Tout d’abord nous pouvons parler d’Oscar Molinier, il est le père d’Olivier, de Vincent et de Georges. Dans le roman on apprend qu’il trompe sa femme cependant cette dernière semble être au courant des agissements de son mari infidèle mais elle préfère ne rien dire afin de préserver sa famille. Pauline Molinier se soucie beaucoup de l’équilibre de sa famille, ce qui fait d’elle une femme forte et une mère dévouée. Contrairement à sa femme, Oscar Molinier ne semble pas se soucier de sa situation familiale et des conséquences de ses actes: un aspect que Gide souhaite mettre en avant dans son roman. De plus, Oscar Molinier n’hésite pas à parler de ces histoires adultères avec Edouard alors qu’il est le demi-frère de Pauline Molinier : il n’a aucun respect, aucun honneur et ne pense qu’à ses plaisirs personnels. La façon dont Gide nous présente le personnage d’Oscar avec ses manières, nous amène à détester ce dernier, à en être dégoûté et voire à le trouver monstrueux car il est égoïste: « j’en ai connu qui se prêtaient à leur mari qu’à contrecœur, qu’à contre-sens… et qui pourtant s’indignent lorsque le malheureux rebuté va chercher ailleurs sa providence. Le magistrat avait commençait sa phrase au passé ; le mari l’achevait au présent.» (p.250 du roman). Gide s’attaque au rôle du père dans le roman et dans la famille, il dénonce de nombreuses conventions sociales comme le modèle traditionnel de la famille reposant sur un père fort et une femme aimante. Ici, nous sommes dans un monde d’apparence et d’hypocrisie et c’est ce qui rend le roman un peu plus sombre. On peut remarquer cependant que les personnages de Gide sont très cultivés et au courant de l’actualité. Tous ces protagonistes ont un air de famille : ils sont tous parisiens et chrétiens : pourtant, une grande majorité d’entre eux, commettent des péchés plus ou moins graves. Gide veut montrer que personne n’est parfait et que ce n’est pas parce que l’on appartient à une religion, que l’on est pour autant irréprochables : tout le monde possède des défauts, les personnages de Gide les premiers et les caractères de ces derniers sont issus de l’auteur (de la personnalité gidienne).

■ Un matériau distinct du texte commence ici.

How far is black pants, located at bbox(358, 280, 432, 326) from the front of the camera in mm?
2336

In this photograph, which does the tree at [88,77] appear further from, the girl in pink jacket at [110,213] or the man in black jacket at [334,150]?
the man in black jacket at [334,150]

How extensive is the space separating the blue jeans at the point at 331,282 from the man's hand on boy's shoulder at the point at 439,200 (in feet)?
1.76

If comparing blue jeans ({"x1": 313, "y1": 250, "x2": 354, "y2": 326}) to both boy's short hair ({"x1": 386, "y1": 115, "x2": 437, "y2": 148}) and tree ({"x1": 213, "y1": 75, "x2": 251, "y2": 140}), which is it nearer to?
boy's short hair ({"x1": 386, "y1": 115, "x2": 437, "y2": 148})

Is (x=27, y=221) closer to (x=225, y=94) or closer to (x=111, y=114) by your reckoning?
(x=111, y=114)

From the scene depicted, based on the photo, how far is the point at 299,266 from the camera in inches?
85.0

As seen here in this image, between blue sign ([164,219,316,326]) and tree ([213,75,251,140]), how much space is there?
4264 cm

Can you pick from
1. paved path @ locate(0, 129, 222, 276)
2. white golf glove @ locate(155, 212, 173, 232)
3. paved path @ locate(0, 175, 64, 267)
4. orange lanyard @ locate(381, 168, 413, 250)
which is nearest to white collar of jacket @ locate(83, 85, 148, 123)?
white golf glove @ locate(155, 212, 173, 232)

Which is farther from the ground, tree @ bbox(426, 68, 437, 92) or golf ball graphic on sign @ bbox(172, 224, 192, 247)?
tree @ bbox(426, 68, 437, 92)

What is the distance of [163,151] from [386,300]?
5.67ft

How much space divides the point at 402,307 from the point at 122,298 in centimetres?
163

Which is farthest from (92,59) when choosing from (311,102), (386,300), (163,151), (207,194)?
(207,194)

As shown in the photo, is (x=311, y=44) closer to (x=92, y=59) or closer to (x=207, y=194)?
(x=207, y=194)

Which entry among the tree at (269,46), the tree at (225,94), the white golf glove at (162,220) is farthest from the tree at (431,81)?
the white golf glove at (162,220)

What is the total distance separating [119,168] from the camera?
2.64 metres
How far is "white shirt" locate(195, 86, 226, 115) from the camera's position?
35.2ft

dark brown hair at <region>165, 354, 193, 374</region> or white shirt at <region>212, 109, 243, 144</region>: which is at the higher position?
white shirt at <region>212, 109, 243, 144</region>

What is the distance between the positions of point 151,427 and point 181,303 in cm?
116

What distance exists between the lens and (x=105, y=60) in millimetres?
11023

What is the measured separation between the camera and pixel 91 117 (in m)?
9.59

Nous revenons sur le cas de Vincent Molinier, sur son intrigue sentimentale avec Laura Douviers : cette dernière est utilisée par Gide pour illustrer la complexité de l’amour. En effet, elle éprouve des sentiments partagés pour Edouard mais il choisit Olivier et pousse Laura vers Félix Douviers : elle l’épouse sans amour. Elle a une liaison avec Vincent, elle tombe enceinte de lui mais il l’abandonne pour Lady Griffith. Bernard Profitendieu va aimer d’un amour platonique Laura puis d’un amour charnel sa sœur cadette, Sarah. A part son mari, tout le monde tourne le dos à Laura, peut être est-ce une sanction de la part de Gide pour sa fragilité, sa naïveté et son infidélité (ce qui est assez contradictoire vu que Gide va lui-même tromper sa femme). André Gide met l’accent sur le cloisonnement de l’amour, son côté parfois malsain voire tragique. Nous voyons ici, le changement de Vincent d’homme naïf à monstre. Au début, Vincent veut aider Laura en lui promettant de l’argent, argent qu’il perd au jeu. Il était de bonne volonté mais influencé par Passavant et Lady Griffith, il finit peu à peu par abandonner Laura alors qu’elle est enceinte de lui. Il renie son enfant et ne veut pas assumer le rôle de père, il préfère vivre une histoire plus libre avec Lady Griffith. Lorsque Laura apprend cela, elle est anéantie : « Vous n’avez plus le droit de m’abandonner à présent. Que voulez-vous que je devienne ? Où voulez- vous que j’aille ? Dites-moi quelque chose. Oh ! Parlez-moi » (p. 40 du roman). Gide donne un côté pathétique à Laura afin d’accentuer le côté lâche de Vincent, elle le supplie et ce dernier ne prend même pas la peine de lui répondre : « Et lui, il ne répondait rien ? » (p.40 du roman). Ce qu’a fait Vincent à Laura est une chose ignoble, mais Gide n’exagère-t-il pas trop ? Certes abandonner une femme enceinte est une chose effroyable comme le fait de renier son fils. Mais dans la suite du roman nous remarquons que Laura est aidée par Bernard et Edouard; que son mari est prêt à lui pardonner son infidélité et à accepter le bébé. De plus Vincent est jeune et à ce moment-là il est encore naïf et irresponsable. Gide accable Vincent alors que l’on a pu lire que Laura n’était pas vraiment seule: il n’a juste pas assumé ses actes, cela ne fait pas de lui un monstre.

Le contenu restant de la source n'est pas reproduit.